In the emptiness left by his death I came to realize that one of the principal anticipations of my life had been looking forward to watch, year by year, the unfolding of his mind and the ripening of his powers. His talent had long since passed the stage at which it was a sporting proposition—the stage at which one could chaff him about cashing in heavily some day on a pair of "early Demmlers."

There was no kind of doubt that he carried within him the creative "daimon." His very instincts betrayed it. He went at a landscape the way Hugo Wolf went at a song: he lived with the poem before creating the music. For the first few days in a novel countryside he never thought of touching brush to canvas. He walked around in the scene, his every sense alert to its feature and color, to its sound and smell. He laid in wait for its moods. He eyed it in every circumstance of wind and weather, as if it had been a face he was preparing to paint, or a woman he was preparing to wed. No words. The quality he most appreciated in a companion at such times was silence. And it was entertainment enough to watch the play of expression in his face as his eyes roamed meadow, hill or sea horizon—vigilance, delight, eagerness, discriminating study, instructions to memory, brooding thought—his life was a perpetual honeymoon with nature for his bride.

Then would come the day and the hour when he was ready to paint.
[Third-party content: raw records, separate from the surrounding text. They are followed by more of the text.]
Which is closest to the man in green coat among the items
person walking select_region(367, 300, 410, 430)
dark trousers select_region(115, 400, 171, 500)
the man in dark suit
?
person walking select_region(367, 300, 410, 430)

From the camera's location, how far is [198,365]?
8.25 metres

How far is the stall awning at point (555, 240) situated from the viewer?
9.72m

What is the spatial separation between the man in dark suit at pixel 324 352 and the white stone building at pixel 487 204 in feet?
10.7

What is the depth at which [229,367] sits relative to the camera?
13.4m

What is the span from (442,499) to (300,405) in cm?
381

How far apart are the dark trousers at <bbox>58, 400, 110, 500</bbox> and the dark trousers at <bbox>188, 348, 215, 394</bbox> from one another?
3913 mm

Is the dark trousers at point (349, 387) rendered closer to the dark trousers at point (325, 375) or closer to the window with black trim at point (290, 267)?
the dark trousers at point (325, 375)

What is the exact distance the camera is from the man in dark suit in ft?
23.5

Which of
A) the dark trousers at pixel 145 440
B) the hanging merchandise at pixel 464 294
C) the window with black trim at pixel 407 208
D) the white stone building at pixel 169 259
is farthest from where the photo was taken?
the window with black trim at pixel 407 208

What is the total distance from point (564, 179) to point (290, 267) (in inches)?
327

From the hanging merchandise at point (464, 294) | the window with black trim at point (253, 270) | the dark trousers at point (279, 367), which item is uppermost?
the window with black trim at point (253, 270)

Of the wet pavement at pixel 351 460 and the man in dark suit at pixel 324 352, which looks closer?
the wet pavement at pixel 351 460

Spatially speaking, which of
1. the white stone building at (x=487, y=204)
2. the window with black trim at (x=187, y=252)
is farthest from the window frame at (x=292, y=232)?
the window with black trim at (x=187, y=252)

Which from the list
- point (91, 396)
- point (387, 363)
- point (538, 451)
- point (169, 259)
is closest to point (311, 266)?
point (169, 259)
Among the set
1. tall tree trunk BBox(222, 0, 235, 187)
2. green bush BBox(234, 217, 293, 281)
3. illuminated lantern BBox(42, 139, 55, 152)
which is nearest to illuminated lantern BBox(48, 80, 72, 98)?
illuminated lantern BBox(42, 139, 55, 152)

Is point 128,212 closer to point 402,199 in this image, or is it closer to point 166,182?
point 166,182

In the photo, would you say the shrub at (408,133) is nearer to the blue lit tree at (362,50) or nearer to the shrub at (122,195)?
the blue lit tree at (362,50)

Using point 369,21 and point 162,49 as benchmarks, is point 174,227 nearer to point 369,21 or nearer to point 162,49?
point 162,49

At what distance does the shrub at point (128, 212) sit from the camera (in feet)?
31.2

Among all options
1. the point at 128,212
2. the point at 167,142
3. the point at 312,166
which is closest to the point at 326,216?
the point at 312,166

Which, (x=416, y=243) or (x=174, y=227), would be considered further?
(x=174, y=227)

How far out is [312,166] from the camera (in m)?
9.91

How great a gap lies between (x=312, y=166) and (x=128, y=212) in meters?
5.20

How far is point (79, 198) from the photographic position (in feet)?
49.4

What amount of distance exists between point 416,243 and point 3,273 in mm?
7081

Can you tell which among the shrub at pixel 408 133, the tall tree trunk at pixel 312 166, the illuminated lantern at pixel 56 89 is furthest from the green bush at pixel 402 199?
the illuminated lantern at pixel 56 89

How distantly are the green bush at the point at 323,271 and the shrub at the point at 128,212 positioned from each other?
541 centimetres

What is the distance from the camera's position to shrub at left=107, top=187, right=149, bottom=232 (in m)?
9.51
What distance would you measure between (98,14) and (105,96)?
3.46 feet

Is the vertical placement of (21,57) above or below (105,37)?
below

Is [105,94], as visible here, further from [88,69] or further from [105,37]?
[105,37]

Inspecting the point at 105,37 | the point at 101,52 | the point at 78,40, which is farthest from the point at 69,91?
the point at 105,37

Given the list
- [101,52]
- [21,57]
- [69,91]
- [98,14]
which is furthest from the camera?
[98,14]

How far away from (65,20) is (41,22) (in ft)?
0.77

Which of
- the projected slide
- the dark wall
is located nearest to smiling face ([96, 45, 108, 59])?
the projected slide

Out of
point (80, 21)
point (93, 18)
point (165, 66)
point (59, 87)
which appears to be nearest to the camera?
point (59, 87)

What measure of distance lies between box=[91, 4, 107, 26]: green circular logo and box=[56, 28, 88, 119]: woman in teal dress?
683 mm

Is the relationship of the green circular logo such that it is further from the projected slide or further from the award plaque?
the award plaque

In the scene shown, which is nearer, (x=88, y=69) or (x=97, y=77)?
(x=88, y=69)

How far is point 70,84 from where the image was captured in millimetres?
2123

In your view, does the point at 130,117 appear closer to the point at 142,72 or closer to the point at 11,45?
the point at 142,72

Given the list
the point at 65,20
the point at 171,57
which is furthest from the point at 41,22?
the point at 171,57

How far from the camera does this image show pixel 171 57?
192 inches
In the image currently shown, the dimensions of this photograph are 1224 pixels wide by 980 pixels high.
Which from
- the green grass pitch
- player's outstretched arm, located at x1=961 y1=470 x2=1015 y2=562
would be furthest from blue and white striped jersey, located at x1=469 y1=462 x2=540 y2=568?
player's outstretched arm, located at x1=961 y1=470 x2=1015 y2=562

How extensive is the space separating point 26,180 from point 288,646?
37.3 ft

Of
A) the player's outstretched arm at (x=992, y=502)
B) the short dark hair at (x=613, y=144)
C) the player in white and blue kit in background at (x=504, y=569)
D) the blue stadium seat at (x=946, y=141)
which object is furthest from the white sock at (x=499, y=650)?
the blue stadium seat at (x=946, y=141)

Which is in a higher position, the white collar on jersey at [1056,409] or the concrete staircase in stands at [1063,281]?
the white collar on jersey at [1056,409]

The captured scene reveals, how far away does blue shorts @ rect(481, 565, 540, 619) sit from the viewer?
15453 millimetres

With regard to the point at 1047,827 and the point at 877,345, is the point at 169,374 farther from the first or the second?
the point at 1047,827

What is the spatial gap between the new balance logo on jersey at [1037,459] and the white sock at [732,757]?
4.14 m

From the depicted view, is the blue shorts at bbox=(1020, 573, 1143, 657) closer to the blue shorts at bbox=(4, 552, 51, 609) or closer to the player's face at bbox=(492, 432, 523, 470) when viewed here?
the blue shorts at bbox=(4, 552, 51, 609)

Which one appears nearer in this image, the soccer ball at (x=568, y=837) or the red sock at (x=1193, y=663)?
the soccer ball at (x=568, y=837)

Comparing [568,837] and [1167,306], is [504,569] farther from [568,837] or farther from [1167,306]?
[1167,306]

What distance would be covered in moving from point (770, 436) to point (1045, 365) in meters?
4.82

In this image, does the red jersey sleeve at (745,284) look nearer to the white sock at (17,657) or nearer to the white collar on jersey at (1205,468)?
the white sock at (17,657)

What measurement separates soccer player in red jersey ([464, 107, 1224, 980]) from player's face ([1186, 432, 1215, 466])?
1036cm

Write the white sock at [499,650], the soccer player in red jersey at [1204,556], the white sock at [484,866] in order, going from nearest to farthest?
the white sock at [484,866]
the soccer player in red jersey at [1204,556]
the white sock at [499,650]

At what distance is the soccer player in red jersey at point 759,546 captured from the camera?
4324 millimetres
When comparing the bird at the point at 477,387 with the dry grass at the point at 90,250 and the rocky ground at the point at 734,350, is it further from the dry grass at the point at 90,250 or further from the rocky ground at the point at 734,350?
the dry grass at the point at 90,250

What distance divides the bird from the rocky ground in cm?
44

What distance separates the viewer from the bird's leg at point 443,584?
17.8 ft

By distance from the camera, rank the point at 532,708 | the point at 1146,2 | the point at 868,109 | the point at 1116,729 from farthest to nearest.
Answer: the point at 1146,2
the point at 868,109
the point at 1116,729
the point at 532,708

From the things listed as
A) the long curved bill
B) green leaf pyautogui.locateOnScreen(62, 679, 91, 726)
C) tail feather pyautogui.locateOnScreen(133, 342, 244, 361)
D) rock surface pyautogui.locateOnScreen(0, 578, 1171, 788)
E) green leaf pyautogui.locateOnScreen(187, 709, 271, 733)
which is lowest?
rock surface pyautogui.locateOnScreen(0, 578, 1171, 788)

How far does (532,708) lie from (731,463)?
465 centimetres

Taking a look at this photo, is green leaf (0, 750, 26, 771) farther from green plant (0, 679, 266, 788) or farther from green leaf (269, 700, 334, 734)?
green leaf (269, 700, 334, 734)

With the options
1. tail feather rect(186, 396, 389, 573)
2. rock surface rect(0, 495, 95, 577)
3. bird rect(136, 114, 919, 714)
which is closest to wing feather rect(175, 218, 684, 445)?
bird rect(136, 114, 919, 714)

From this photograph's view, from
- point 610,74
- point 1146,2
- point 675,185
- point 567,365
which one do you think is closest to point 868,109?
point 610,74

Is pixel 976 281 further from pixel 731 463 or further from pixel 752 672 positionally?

By that time, in the wealth of his materials, his only study would be not what to put in but what to leave out. I doubt if he had reached the point of knowingly causing his subconscious to work for him, but it will be apparent from the foregoing that he was doing so unconsciously.

He was able, somehow, to communicate his sense of form and color to another, without resort to speech, or with only the fewest words. Perhaps it was the stimulus of seeing how much there was for him in the distant shining of sunlight on winding waters, or a range of low hills scrawling their signature on the chill blue of horizon sky, which taught others to find the wonder and dignity in what they would once have looked on as commonplace. At any rate, I find myself, in all seasons, seeing landscapes through his eyes.... "Now that looks commonplace, but it isn't. Fritz would have seen something in these somber March-brown meadows drowned in the freshets of spring; these red-budding birches; this delicate flush of pink in a drab evening sky...." And so he, being dead, yet seeth.

He was well aware, by this time, that the artist who is not also a thinker is a one-legged man. He accepted the obligation of understanding matters which, superficially, might have seemed far outside his province. It was in 1915 that he encountered Tolstoy's great work on Christian anarchism, The Kingdom of God Is Within You. It revolutionized his view of life. It convinced him of the futility of violence as a method of settling disputes, personal or national. And the shock of having to transvalue all the accepted values, of having, in a world organized on the basis of fear, to conceive of a world organized on the basis of good will, made him a thinker in his own right.

Next he encountered Romain Rolland's Life of Michael Angelo. Far from being chilled by the classic austerity of that work, it warmed him. In it he found the food he had been seeking. He made it a part of him. It confirmed, with revelations of the laws of mental conduct which governed that giant of the Renaissance, principles which this young man had been formulating and practising by the naked instinct of his will to create. Things which he had been doing or forbearing to do, he could not have told you why, here received their sanction or veto in the experience of a genius.

Little as was said about this between us, it was easy to see how profoundly this discovery of the similarity between his own mental processes and those of a great master had strengthened his confidence in himself. Michael Angelo was added to the list of his Great Companions.

He had another. Rembrandt.

There was a gallery in London, which one I forget, which he visited day after day.

"In the first room you entered," said he, "was a portrait of an old woman by Rembrandt, painted in his last period. Time after time I went there intending to see the rest of the gallery. Sometimes I even tried a room or two. What was the use? I went back to that portrait. It seemed like a waste of time to look at the other pictures. Everything they said—if they said anything—was said in that portrait by Rembrandt and said better. It seemed to me as if the whole history of humanity were concentrated in that old woman's face.... Finally I surrendered and went only to see that."